**STATED EXERCISE A**
In the listing, change "sequence" to "order" from the first line through the line containing "Answer: bracket fungus", and give back only those lines with nothing else altered.

**SOURCE TEXT**

□ □ □ □ □

Proposal Name: Splitting States for Simple Nightshade
Start Date: 2021-07-19
NEP PR: near/NEPs#241
Issue(s): near/NEPs#225 near/nearcore#4419

Summary

This proposal proposes a way to split each shard in the blockchain into multiple shards.

Currently, the near blockchain only has one shard and it needs to be split into eight shards for Simple Nightshade.

Motivation

To enable sharding, specifically, phase 0 of Simple Nightshade, we need to find a way to split the current one shard state into eight shards.

Guide-level explanation

The proposal assumes that all validators track all shards and that challenges are not enabled.

Suppose the new sharding assignment comes into effect at epoch T.

State migration is done at epoch T-1, when the validators for epoch T are catching up states for the next epoch. At the beginning of epoch T-1, they run state sync for the current shards if needed. From the existing states, they build states for the new shards, then apply changes to the new states when they process the blocks in epoch T-1. This whole process runs off-chain as the new states will be not included in blocks at epoch T-1. At the beginning of epoch T, the new validators start to build blocks based on the new state roots.

□ □ □ □ □

Rows from a dataset of spatial reasoning items
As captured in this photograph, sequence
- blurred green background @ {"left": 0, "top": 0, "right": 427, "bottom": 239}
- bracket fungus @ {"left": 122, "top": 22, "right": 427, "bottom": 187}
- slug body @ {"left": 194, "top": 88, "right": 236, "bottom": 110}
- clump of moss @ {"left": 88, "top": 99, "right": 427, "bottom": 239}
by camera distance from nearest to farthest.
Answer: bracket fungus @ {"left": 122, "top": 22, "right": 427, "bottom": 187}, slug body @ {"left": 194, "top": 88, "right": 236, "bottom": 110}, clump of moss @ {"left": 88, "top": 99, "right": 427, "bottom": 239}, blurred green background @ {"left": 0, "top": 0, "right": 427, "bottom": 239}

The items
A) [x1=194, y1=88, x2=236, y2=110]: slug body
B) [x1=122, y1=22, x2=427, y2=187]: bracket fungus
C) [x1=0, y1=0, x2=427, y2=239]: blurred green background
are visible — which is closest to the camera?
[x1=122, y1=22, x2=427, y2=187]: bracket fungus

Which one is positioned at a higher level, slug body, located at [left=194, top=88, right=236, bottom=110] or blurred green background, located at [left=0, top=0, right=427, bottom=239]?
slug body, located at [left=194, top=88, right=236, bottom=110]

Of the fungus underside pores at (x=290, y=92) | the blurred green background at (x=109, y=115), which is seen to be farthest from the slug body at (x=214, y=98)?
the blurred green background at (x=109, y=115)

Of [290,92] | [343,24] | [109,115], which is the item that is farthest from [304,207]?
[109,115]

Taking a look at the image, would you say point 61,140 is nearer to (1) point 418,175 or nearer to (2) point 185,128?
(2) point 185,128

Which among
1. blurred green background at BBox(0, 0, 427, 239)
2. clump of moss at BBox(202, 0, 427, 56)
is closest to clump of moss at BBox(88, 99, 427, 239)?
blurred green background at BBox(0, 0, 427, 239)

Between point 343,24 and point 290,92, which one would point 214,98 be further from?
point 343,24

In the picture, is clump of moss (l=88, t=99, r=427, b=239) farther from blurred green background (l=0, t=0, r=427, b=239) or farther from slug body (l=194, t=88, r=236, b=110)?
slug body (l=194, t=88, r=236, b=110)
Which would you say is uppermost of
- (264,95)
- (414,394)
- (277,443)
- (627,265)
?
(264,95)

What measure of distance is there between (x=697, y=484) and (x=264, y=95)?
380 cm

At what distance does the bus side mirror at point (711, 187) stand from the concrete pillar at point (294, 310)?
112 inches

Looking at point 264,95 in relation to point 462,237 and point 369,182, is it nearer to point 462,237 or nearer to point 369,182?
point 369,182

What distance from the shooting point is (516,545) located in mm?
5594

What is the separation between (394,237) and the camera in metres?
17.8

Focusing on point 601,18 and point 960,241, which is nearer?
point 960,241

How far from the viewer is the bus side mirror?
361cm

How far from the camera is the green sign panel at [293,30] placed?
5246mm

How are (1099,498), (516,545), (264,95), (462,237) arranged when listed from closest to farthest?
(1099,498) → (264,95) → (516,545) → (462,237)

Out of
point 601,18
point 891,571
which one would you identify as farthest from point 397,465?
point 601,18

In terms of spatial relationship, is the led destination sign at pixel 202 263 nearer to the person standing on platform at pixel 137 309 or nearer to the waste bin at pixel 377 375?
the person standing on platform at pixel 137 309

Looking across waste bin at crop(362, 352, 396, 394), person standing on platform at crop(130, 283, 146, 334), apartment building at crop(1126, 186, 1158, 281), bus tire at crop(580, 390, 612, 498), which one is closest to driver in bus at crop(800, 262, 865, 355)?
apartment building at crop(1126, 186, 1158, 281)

□ □ □ □ □

**STATED EXERCISE B**
Print the passage of the sharding proposal that begins at the words "To enable sharding, specifically, phase" and stops after "new state roots.".

**FINAL ANSWER A**
As captured in this photograph, order
- blurred green background @ {"left": 0, "top": 0, "right": 427, "bottom": 239}
- bracket fungus @ {"left": 122, "top": 22, "right": 427, "bottom": 187}
- slug body @ {"left": 194, "top": 88, "right": 236, "bottom": 110}
- clump of moss @ {"left": 88, "top": 99, "right": 427, "bottom": 239}
by camera distance from nearest to farthest.
Answer: bracket fungus @ {"left": 122, "top": 22, "right": 427, "bottom": 187}, slug body @ {"left": 194, "top": 88, "right": 236, "bottom": 110}, clump of moss @ {"left": 88, "top": 99, "right": 427, "bottom": 239}, blurred green background @ {"left": 0, "top": 0, "right": 427, "bottom": 239}

**FINAL ANSWER B**
To enable sharding, specifically, phase 0 of Simple Nightshade, we need to find a way to split the current one shard state into eight shards.

Guide-level explanation

The proposal assumes that all validators track all shards and that challenges are not enabled.

Suppose the new sharding assignment comes into effect at epoch T.

State migration is done at epoch T-1, when the validators for epoch T are catching up states for the next epoch. At the beginning of epoch T-1, they run state sync for the current shards if needed. From the existing states, they build states for the new shards, then apply changes to the new states when they process the blocks in epoch T-1. This whole process runs off-chain as the new states will be not included in blocks at epoch T-1. At the beginning of epoch T, the new validators start to build blocks based on the new state roots.